A number of films seem to have struck chords with audiences and critics alike. Twitch praised Parade’s “unsettling” tone and the “uniformly excellent” cast. Cinema Strikes Back loved One Million Yen Girl, and thought that writer-director Yuki Tanada’s work “hit all the right notes.” The Village Voice found Bare Essence of Life to be “unpredictable and occasionally astonishing.” Blogger J B Spins admired Zero Focus’ “lush production” and praises it as “an emotionally complex thriller that holds together quite well.” This Week in New York called out Dear Doctor as a “warm, tenderhearted film.” In regards to Confessions , whose two screenings were both sold out, Reel Talk says “Whatever the plot’s truth, of murder or revenge, Confessions crafts a chilling hundred-three minutes.”
A number of special events happened during JAPAN CUTS’ two-and-a-half weeks as well. Katie’s Japan Files reports from the Q&A with director Isao Yukisada and actor Tatsuya Fujiwara, after a screening of Parade. Cinema Knife Fight has a lengthy post from the Sushi Typhoon Party following the premiere of Mutant Girl’s Squad. In addition, Japan Society Film Program’s Tumblr has great wrap-ups of the films screened, with rare artwork and stills and insider photos from special events.

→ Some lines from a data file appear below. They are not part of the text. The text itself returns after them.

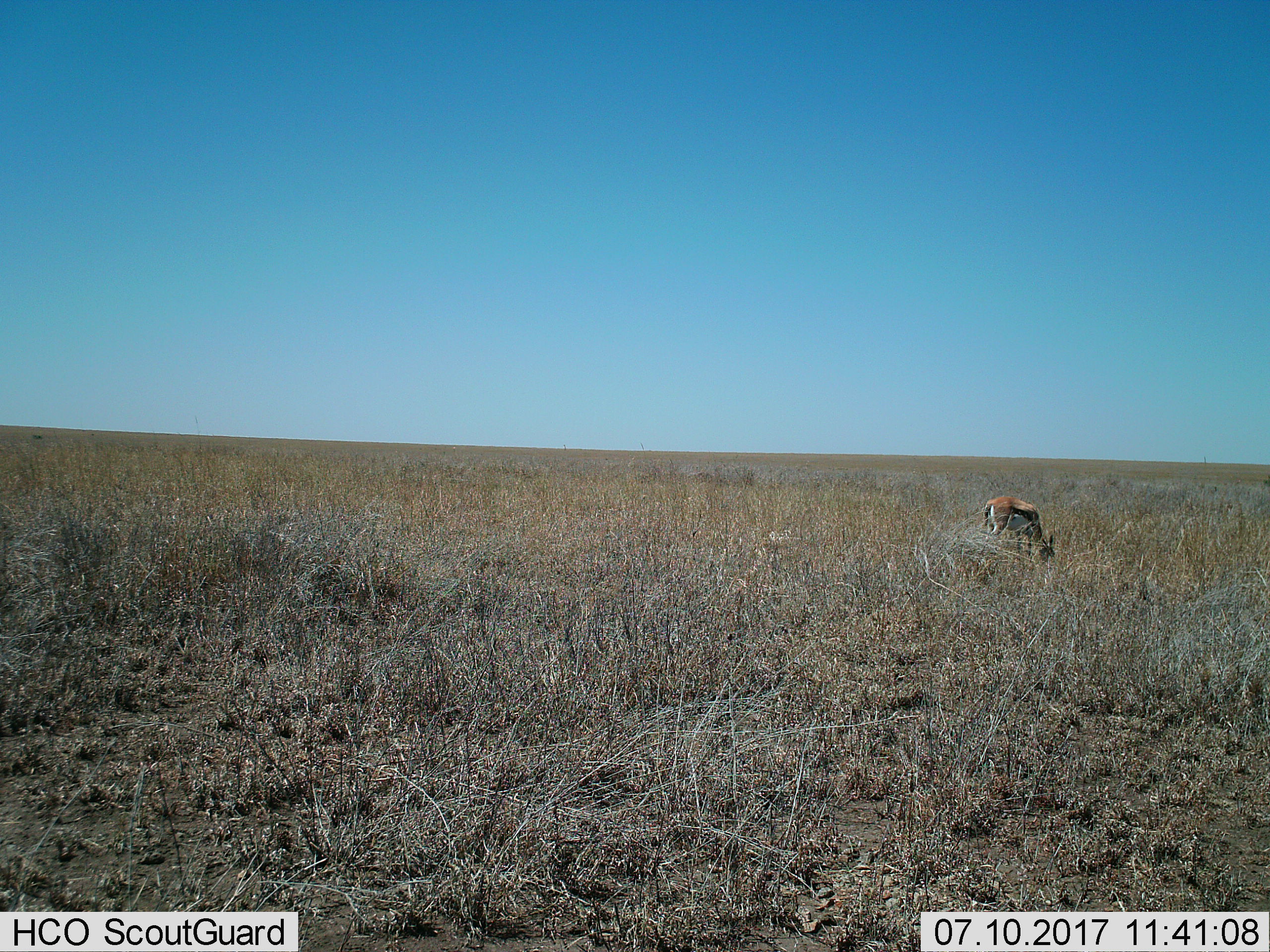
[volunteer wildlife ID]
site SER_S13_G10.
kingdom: Animalia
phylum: Chordata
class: Mammalia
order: Artiodactyla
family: Bovidae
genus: Eudorcas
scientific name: Eudorcas thomsonii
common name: thomson's gazelle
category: gazellethomsons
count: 1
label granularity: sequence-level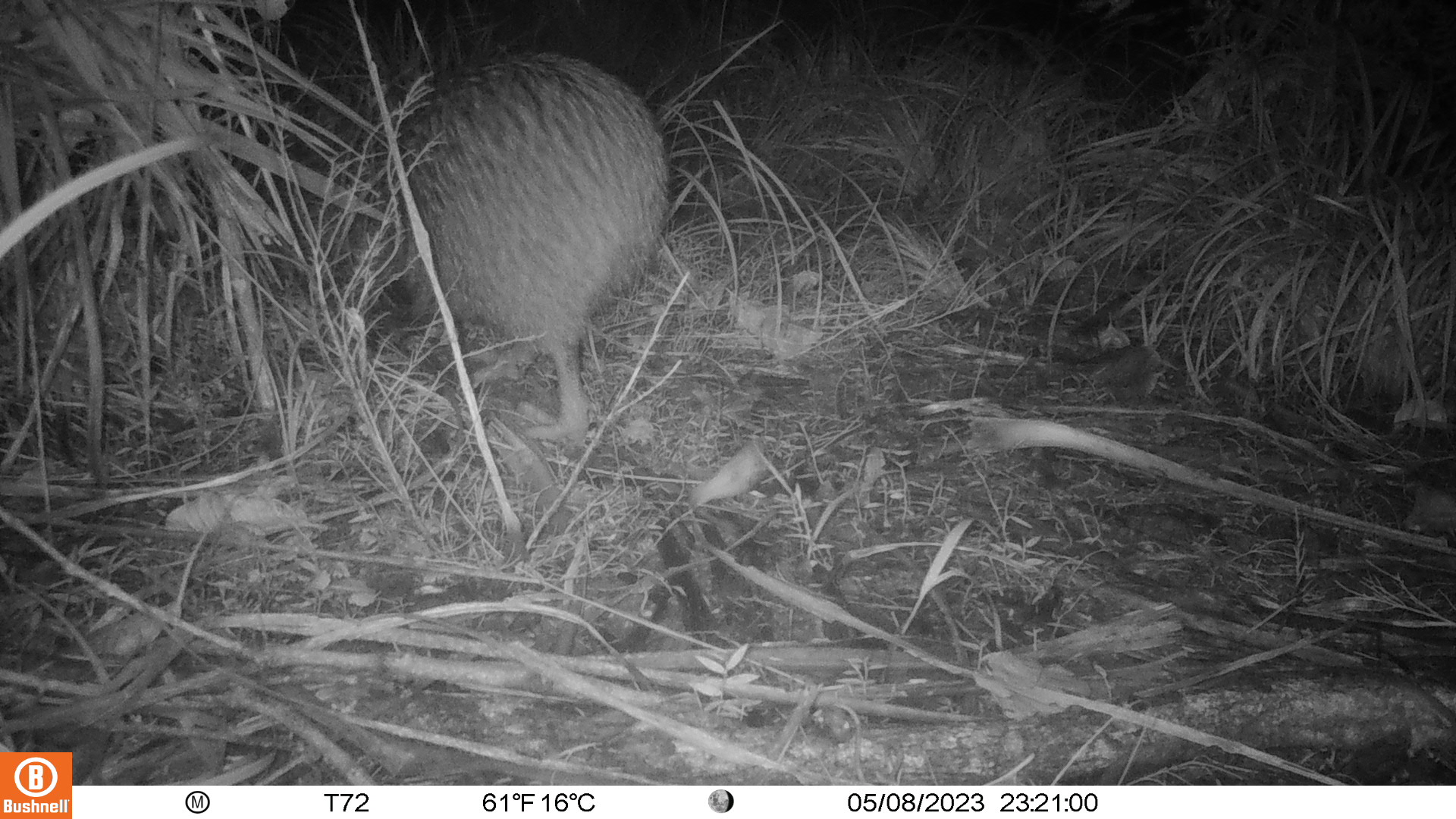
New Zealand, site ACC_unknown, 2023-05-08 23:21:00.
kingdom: Animalia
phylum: Chordata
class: Aves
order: Apterygiformes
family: Apterygidae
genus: Apteryx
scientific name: Apteryx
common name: kiwi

Kenichi Matsuyama in Bare Essence of Life
Samuel Jamier, chief film curator at Japan Society, predicts another big year for JAPAN CUTS in 2011. He wants to keep the focus on thoughtful, creative commercial films from innovative directors like Confessions’ Tetsuya Nakashima and One Million Yen Girl’s Yuki Tanada. Films based on original stories with strong scripts are a priority. He discusses in greater detail in a fantastic VCinema post-fest interview.
Female filmmakers will likely continue to make a strong showing. "There's definitely more visibility," Samuel told The Walls Street Journal about 2010's lineup, "and even when there isn't a female director, a lot of these films focus on dominant female roles." This year JAPAN CUTS showed new films from Tanada, Miwa Nishikawa (Dear Doctor) and Satoko Yokohama (Bare Essence of Life). These directors’ films have a fresh perspective on their respective genres and showcase the emergent and indelible power and skill of women making movies in Japan today.
One trend that does not seem to be happening in Japan, however, is 3D. Of course, in the U.S. we’re all about the 3D, but in Japan, the only major 3D film over the next year will be a digital re-release of the 2000 Tatsuya Fujiwara starrer Battle Royale.
Whatever the future of Japanese Cinema holds, one thing is certain. You will catch the best of it next year at JAPAN CUTS 2011!